- _Data to use_
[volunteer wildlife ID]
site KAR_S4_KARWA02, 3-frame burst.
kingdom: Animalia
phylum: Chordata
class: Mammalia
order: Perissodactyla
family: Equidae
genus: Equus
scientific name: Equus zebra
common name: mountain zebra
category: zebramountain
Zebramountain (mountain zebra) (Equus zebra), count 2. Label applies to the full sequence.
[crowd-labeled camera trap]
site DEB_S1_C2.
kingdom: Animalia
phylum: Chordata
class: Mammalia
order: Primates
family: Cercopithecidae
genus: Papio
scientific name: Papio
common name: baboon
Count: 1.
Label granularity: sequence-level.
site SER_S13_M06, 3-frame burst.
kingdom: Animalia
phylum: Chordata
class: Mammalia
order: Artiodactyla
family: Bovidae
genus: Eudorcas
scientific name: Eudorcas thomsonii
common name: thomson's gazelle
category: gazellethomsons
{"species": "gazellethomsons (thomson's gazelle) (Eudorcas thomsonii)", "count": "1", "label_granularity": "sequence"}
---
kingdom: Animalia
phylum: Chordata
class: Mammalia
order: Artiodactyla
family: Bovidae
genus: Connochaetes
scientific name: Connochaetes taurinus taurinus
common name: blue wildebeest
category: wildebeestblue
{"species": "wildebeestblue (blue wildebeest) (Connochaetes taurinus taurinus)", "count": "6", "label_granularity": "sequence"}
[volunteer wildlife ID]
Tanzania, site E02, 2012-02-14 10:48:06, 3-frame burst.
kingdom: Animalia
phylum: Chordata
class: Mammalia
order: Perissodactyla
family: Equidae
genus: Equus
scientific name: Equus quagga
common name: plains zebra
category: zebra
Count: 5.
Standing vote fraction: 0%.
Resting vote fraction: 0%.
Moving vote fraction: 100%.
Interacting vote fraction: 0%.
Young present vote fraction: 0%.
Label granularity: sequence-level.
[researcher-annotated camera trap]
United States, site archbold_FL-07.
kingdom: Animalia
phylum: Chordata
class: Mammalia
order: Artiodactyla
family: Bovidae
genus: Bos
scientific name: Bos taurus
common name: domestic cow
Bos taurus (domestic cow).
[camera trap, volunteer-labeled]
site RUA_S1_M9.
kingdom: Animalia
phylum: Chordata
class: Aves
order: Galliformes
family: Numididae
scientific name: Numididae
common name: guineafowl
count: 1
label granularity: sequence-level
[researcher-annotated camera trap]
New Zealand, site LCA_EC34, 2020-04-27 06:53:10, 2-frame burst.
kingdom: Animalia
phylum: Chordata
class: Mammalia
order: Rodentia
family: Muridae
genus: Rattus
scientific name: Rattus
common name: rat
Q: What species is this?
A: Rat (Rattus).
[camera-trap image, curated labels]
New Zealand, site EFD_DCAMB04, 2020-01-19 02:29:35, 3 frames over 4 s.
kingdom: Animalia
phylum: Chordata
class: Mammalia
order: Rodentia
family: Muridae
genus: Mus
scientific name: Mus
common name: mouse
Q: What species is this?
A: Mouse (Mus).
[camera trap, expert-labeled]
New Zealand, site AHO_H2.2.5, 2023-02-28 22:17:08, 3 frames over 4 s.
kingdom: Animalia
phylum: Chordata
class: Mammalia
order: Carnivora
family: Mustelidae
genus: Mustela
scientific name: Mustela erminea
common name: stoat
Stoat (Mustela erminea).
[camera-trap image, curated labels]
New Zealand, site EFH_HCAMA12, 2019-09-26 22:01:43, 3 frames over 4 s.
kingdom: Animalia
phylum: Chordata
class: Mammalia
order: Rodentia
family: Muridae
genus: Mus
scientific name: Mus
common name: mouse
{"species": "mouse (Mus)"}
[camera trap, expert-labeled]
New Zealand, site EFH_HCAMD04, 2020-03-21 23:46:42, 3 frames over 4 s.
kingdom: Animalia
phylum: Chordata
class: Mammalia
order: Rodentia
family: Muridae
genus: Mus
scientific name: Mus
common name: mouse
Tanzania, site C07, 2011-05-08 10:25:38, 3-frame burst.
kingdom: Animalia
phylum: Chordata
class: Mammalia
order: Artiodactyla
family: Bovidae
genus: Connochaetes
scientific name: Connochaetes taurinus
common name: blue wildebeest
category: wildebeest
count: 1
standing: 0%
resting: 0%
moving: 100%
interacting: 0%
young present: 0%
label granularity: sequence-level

- _Your assignment_
Exact output of every entry is required.

- _Written reply_
[volunteer wildlife ID]
site KAR_S4_KARWA02, 3-frame burst.
kingdom: Animalia
phylum: Chordata
class: Mammalia
order: Perissodactyla
family: Equidae
genus: Equus
scientific name: Equus zebra
common name: mountain zebra
category: zebramountain
Zebramountain (mountain zebra) (Equus zebra), count 2. Label applies to the full sequence.
[crowd-labeled camera trap]
site DEB_S1_C2.
kingdom: Animalia
phylum: Chordata
class: Mammalia
order: Primates
family: Cercopithecidae
genus: Papio
scientific name: Papio
common name: baboon
Count: 1.
Label granularity: sequence-level.
site SER_S13_M06, 3-frame burst.
kingdom: Animalia
phylum: Chordata
class: Mammalia
order: Artiodactyla
family: Bovidae
genus: Eudorcas
scientific name: Eudorcas thomsonii
common name: thomson's gazelle
category: gazellethomsons
{"species": "gazellethomsons (thomson's gazelle) (Eudorcas thomsonii)", "count": "1", "label_granularity": "sequence"}
---
kingdom: Animalia
phylum: Chordata
class: Mammalia
order: Artiodactyla
family: Bovidae
genus: Connochaetes
scientific name: Connochaetes taurinus taurinus
common name: blue wildebeest
category: wildebeestblue
{"species": "wildebeestblue (blue wildebeest) (Connochaetes taurinus taurinus)", "count": "6", "label_granularity": "sequence"}
[volunteer wildlife ID]
Tanzania, site E02, 2012-02-14 10:48:06, 3-frame burst.
kingdom: Animalia
phylum: Chordata
class: Mammalia
order: Perissodactyla
family: Equidae
genus: Equus
scientific name: Equus quagga
common name: plains zebra
category: zebra
Count: 5.
Standing vote fraction: 0%.
Resting vote fraction: 0%.
Moving vote fraction: 100%.
Interacting vote fraction: 0%.
Young present vote fraction: 0%.
Label granularity: sequence-level.
[researcher-annotated camera trap]
United States, site archbold_FL-07.
kingdom: Animalia
phylum: Chordata
class: Mammalia
order: Artiodactyla
family: Bovidae
genus: Bos
scientific name: Bos taurus
common name: domestic cow
Bos taurus (domestic cow).
[camera trap, volunteer-labeled]
site RUA_S1_M9.
kingdom: Animalia
phylum: Chordata
class: Aves
order: Galliformes
family: Numididae
scientific name: Numididae
common name: guineafowl
count: 1
label granularity: sequence-level
[researcher-annotated camera trap]
New Zealand, site LCA_EC34, 2020-04-27 06:53:10, 2-frame burst.
kingdom: Animalia
phylum: Chordata
class: Mammalia
order: Rodentia
family: Muridae
genus: Rattus
scientific name: Rattus
common name: rat
Q: What species is this?
A: Rat (Rattus).
[camera-trap image, curated labels]
New Zealand, site EFD_DCAMB04, 2020-01-19 02:29:35, 3 frames over 4 s.
kingdom: Animalia
phylum: Chordata
class: Mammalia
order: Rodentia
family: Muridae
genus: Mus
scientific name: Mus
common name: mouse
Q: What species is this?
A: Mouse (Mus).
[camera trap, expert-labeled]
New Zealand, site AHO_H2.2.5, 2023-02-28 22:17:08, 3 frames over 4 s.
kingdom: Animalia
phylum: Chordata
class: Mammalia
order: Carnivora
family: Mustelidae
genus: Mustela
scientific name: Mustela erminea
common name: stoat
Stoat (Mustela erminea).
[camera-trap image, curated labels]
New Zealand, site EFH_HCAMA12, 2019-09-26 22:01:43, 3 frames over 4 s.
kingdom: Animalia
phylum: Chordata
class: Mammalia
order: Rodentia
family: Muridae
genus: Mus
scientific name: Mus
common name: mouse
{"species": "mouse (Mus)"}
[camera trap, expert-labeled]
New Zealand, site EFH_HCAMD04, 2020-03-21 23:46:42, 3 frames over 4 s.
kingdom: Animalia
phylum: Chordata
class: Mammalia
order: Rodentia
family: Muridae
genus: Mus
scientific name: Mus
common name: mouse
Tanzania, site C07, 2011-05-08 10:25:38, 3-frame burst.
kingdom: Animalia
phylum: Chordata
class: Mammalia
order: Artiodactyla
family: Bovidae
genus: Connochaetes
scientific name: Connochaetes taurinus
common name: blue wildebeest
category: wildebeest
count: 1
standing: 0%
resting: 0%
moving: 100%
interacting: 0%
young present: 0%
label granularity: sequence-level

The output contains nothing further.